Apesar das burocracias e obstáculos práticos, conseguir validar o diploma não é apenas uma miragem: há enfermeiros brasileiros que conseguiram e, hoje, trabalham na área. É o caso de Evelin Gisele Guedes, concursada em um grande hospital de Lisboa como enfermeira. Ela reconhece que o processo é complexo, mas não impossível. "Quando me mudei, fazia um ano que pesquisava sobre a validação, estudava os critérios da Ordem. Montei um fichário com todas as informações, quais as universidades aceitavam, os requisitos de cada uma, as leis", recorda.

Para ter o reconhecimento do seu diploma, precisou fazer uma série de disciplinas durante um semestre. "Me mudei para Coimbra, aluguei um quarto, fiquei longe da família. Mas valeu a pena -- e foi realmente importante voltar a estudar, porque embora os procedimentos sejam universais, o sistema de trabalho é outro", diz ao TAB.

No momento de crise sanitária que o país atravessa, ela diz que a rotina está ainda mais puxada, inclusive para ela, que trabalha em um serviço cirúrgico. "Cheguei a me oferecer para trabalhar no atendimento a pacientes com covid, mas não me chamaram. Meu serviço não é de urgência, mas mesmo assim está mais pesado."

Outros caminhos

As dificuldades para exercer legalmente a enfermagem levam alguns a abandonar a carreira. Com 10 anos de experiência, Lorena Pestana, 32, mudou-se para Portugal em 2019, confiante que continuaria na área. "Sou especialista em geriatria, e aqui existe muita demanda. Ainda no Brasil, fiz o primeiro contato com a Ordem de Portugal, então trouxe todos os documentos solicitados -- e logo que cheguei dei entrada no processo", lembra.

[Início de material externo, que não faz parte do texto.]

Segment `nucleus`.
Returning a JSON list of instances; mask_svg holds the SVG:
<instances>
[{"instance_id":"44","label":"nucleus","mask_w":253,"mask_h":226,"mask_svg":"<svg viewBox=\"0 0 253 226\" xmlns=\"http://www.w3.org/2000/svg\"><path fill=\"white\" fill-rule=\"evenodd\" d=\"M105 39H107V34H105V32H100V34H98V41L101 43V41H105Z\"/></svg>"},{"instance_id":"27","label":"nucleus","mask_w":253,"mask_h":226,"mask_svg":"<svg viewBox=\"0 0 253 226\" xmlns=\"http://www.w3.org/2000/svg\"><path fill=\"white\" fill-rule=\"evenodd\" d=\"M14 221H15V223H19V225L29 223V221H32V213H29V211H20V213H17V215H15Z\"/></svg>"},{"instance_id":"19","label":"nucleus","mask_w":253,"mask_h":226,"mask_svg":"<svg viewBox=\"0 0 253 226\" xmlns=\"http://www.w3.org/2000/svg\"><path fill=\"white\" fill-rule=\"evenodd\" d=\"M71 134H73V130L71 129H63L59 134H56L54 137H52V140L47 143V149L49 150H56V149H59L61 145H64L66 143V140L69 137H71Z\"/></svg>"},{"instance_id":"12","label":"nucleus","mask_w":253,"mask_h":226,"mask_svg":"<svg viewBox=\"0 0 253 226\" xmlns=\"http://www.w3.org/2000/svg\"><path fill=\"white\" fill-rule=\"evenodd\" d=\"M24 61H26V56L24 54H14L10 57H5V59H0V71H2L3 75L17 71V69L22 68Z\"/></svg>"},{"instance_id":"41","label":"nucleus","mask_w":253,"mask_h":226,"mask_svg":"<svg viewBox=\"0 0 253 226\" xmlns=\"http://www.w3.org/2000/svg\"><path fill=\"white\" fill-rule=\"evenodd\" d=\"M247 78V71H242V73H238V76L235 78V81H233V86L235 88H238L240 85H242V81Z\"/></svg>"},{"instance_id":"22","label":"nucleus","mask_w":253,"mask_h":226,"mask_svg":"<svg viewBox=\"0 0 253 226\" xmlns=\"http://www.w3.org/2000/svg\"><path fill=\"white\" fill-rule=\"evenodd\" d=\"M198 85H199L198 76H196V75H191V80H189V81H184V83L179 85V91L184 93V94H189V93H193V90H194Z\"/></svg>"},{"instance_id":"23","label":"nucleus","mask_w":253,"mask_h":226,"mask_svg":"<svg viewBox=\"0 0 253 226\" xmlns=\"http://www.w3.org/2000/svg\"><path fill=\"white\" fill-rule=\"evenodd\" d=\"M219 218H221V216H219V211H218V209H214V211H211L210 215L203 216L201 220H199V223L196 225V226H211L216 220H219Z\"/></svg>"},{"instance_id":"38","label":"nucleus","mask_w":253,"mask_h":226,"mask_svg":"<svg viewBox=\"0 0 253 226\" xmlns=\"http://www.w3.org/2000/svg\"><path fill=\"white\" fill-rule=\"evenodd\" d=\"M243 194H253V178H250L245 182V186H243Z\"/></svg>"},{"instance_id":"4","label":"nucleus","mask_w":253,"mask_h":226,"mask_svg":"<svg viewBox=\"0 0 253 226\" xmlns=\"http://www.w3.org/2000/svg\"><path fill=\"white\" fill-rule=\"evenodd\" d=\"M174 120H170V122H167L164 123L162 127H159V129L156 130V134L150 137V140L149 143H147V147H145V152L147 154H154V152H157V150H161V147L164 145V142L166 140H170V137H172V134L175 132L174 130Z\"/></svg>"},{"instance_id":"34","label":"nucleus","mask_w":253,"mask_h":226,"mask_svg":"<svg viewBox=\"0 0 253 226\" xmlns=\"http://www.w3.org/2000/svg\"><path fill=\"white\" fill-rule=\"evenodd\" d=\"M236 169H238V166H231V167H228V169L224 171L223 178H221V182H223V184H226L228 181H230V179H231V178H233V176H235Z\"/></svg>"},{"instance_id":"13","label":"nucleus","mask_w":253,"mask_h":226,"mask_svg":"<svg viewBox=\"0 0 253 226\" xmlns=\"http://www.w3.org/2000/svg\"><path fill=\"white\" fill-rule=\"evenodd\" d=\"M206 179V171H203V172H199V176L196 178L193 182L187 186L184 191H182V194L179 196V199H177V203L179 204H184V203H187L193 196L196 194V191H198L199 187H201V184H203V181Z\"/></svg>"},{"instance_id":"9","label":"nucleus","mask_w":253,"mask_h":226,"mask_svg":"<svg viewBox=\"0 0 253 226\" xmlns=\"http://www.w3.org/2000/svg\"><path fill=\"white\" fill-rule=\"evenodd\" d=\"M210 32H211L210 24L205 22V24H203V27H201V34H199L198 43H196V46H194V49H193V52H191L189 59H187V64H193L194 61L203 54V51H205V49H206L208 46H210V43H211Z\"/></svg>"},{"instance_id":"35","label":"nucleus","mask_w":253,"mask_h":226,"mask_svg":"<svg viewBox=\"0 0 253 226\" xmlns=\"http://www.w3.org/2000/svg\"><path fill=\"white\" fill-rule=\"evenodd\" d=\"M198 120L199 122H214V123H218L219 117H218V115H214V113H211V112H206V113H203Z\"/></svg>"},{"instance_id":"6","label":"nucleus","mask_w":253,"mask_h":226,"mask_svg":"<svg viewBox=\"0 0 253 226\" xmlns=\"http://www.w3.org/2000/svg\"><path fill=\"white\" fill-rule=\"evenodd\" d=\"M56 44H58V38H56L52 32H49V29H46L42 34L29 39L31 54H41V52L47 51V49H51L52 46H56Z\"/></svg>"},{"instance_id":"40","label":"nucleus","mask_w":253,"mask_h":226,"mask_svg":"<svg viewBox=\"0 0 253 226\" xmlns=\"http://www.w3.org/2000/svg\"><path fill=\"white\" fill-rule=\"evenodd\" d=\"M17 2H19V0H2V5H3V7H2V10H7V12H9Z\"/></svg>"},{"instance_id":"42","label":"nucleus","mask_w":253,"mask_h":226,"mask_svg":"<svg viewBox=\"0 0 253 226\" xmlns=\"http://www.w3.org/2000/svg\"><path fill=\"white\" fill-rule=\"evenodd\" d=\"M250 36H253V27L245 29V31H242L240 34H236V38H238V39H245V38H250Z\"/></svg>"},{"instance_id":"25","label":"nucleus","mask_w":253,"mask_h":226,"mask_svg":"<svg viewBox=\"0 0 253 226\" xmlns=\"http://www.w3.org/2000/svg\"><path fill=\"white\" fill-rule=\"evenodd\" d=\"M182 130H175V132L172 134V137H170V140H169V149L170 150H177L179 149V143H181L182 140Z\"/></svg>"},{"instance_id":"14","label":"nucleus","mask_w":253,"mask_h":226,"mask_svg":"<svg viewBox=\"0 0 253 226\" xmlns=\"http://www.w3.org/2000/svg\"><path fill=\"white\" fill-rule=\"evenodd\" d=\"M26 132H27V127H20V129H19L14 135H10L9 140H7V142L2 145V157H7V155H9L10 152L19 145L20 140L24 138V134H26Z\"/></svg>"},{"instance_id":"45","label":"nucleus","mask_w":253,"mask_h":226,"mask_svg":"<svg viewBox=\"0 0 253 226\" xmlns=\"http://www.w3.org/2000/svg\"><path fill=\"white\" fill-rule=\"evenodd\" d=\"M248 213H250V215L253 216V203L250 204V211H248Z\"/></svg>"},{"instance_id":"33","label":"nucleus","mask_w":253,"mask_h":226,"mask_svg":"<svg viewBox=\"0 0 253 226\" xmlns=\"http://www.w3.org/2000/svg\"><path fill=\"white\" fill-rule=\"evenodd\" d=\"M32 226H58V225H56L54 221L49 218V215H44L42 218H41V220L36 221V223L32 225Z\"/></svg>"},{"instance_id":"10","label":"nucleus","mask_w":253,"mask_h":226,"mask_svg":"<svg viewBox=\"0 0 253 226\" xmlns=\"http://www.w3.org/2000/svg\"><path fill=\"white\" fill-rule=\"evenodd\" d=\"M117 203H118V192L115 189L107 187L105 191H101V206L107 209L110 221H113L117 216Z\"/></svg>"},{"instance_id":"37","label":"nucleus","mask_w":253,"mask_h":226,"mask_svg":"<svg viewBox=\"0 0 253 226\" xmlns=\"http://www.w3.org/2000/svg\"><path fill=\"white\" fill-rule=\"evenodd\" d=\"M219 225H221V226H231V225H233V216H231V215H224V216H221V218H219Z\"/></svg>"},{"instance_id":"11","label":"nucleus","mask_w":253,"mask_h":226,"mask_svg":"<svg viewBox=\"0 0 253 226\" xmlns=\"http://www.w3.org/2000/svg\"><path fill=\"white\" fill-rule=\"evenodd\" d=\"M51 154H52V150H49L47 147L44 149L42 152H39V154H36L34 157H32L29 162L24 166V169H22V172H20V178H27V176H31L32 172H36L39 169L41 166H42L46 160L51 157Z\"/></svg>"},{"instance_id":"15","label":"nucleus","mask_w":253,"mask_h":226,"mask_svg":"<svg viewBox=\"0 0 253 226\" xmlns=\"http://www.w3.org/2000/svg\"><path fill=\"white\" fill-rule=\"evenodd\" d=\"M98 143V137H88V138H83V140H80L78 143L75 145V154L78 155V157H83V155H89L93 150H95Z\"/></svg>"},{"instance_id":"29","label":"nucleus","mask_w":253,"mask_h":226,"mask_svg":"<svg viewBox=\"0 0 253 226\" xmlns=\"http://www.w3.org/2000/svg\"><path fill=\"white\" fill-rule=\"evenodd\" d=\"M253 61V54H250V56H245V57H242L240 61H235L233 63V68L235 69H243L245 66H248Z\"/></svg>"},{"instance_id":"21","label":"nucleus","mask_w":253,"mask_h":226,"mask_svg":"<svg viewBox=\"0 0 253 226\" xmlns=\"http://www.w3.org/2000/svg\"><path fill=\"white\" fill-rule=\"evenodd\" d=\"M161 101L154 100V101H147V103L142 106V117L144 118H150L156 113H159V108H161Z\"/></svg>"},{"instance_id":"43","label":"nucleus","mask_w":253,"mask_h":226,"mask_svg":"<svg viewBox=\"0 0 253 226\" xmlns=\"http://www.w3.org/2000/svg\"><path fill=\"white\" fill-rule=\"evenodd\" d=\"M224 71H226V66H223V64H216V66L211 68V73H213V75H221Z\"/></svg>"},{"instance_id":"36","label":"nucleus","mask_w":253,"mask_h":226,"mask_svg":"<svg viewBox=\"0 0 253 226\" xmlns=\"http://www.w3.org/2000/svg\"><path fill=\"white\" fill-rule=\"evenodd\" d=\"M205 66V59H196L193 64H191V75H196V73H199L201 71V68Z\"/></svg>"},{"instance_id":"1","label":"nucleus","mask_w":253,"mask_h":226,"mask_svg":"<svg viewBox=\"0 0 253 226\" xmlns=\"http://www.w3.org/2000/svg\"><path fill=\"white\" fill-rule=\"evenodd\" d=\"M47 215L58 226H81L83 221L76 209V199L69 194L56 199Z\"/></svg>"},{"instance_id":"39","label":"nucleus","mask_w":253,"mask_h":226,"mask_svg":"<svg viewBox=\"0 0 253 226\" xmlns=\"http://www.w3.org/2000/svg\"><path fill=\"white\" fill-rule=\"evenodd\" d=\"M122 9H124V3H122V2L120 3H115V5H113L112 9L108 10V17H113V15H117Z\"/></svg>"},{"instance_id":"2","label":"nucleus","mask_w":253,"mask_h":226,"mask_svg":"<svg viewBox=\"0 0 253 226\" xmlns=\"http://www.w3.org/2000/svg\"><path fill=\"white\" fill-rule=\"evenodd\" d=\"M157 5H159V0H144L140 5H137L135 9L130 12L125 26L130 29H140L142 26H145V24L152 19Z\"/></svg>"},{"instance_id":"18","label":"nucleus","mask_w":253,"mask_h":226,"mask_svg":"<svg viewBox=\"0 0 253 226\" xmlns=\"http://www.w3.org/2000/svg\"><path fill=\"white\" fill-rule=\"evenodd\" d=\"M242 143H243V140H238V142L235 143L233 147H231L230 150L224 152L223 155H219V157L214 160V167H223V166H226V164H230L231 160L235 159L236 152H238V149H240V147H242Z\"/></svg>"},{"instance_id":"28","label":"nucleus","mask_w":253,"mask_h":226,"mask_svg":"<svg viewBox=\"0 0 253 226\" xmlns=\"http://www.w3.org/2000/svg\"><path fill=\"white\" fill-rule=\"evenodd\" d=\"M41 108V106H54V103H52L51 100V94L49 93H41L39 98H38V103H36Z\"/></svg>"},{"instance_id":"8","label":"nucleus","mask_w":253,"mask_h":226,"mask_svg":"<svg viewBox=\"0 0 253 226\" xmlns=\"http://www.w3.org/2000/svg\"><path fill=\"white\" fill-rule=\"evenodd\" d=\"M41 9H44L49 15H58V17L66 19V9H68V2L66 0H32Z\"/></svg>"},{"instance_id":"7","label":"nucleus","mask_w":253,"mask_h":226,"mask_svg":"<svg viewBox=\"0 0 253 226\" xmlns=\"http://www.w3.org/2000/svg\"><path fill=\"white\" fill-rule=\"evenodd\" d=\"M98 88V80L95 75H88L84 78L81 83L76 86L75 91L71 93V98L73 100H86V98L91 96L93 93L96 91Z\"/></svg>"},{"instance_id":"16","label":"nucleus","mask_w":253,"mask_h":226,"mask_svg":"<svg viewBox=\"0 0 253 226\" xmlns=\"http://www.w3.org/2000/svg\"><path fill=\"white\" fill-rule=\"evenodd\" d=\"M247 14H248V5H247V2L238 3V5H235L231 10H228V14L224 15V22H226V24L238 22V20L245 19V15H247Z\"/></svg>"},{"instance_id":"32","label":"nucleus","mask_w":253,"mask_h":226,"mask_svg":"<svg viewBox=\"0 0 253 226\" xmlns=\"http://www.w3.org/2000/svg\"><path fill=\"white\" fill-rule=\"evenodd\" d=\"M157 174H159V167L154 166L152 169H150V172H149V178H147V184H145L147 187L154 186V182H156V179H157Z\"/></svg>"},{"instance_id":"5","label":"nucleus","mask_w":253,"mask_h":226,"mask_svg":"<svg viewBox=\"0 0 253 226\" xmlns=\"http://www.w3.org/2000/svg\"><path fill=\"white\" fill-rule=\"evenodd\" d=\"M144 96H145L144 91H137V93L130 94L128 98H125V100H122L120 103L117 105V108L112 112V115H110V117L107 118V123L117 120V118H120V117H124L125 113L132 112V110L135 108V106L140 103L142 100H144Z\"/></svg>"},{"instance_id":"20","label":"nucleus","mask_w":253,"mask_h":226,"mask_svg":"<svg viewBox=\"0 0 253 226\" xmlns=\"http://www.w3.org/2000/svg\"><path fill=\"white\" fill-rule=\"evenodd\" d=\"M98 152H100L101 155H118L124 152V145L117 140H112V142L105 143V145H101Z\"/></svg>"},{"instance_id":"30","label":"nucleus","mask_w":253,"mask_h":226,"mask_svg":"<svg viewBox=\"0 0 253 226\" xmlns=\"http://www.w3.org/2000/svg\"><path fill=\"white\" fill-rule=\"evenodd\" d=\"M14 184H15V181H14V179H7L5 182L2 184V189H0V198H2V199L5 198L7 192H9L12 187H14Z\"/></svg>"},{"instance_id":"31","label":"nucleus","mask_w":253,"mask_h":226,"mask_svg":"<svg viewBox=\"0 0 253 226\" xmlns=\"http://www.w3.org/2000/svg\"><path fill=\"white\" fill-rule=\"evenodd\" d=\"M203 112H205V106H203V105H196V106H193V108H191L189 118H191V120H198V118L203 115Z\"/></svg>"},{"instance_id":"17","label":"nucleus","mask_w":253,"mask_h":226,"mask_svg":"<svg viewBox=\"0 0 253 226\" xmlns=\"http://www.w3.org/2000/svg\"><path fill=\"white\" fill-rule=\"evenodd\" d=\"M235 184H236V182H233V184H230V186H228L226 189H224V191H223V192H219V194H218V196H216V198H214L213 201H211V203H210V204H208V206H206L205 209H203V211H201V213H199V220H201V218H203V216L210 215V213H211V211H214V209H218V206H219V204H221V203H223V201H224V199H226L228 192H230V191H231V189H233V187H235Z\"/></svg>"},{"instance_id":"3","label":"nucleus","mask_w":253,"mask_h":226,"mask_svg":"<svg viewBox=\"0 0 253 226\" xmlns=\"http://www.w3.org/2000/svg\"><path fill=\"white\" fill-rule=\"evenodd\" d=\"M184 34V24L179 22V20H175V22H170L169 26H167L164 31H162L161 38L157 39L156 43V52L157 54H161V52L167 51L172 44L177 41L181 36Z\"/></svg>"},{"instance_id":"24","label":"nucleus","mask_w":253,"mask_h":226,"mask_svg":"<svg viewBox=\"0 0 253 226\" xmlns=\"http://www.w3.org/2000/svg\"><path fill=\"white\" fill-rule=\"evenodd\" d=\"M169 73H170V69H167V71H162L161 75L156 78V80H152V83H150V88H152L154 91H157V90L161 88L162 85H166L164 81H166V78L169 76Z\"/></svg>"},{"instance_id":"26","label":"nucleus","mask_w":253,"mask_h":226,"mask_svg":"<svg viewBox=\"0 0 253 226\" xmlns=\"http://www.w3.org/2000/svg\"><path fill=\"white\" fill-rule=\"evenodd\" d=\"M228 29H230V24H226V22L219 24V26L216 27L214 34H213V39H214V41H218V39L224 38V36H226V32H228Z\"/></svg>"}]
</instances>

Acreditando que a validação seria simples, Lorena aproveitou para mandar currículos. Foi chamada para entrevistas e recebeu várias ofertas. Só que a certificação não veio. "Levaram quatro meses para me responder negando o credenciamento por questões de horas de estágio, porque no Brasil o curso é bacharelado e aqui se chama licenciatura. Foi um balde de água fria."

Lorena Pestana acabou desistindo da área de enfermagem em Portugal - Arquivo pessoal - Arquivo pessoal
Lorena Pestana acabou desistindo da área de enfermagem em Portugal
Imagem: Arquivo pessoal

Para cumprir os novos requisitos, Lorena teria de ir para uma faculdade particular por mais um ano e precisaria se mudar de cidade, porque nenhuma instituição próxima a Oeiras está fazendo a equivalência. "Minha filha já estava na escola, meu marido trabalhando na área dele, não fazia sentido para minha família essa nova mudança", lamenta.

A brasileira acabou conseguindo emprego como vendedora em uma loja de shopping, onde trabalhou por um ano. Enquanto isso, fez um curso online para auxiliar dentária e seguiu para essa nova carreira. "Foi um susto me ver como enfermeira sem poder trabalhar na área. Mas encarei o desafio: gostei de trabalhar como vendedora e estou feliz na clínica dentária. O cuidado com o paciente, algo importante na enfermagem, eu também encontro nessa posição."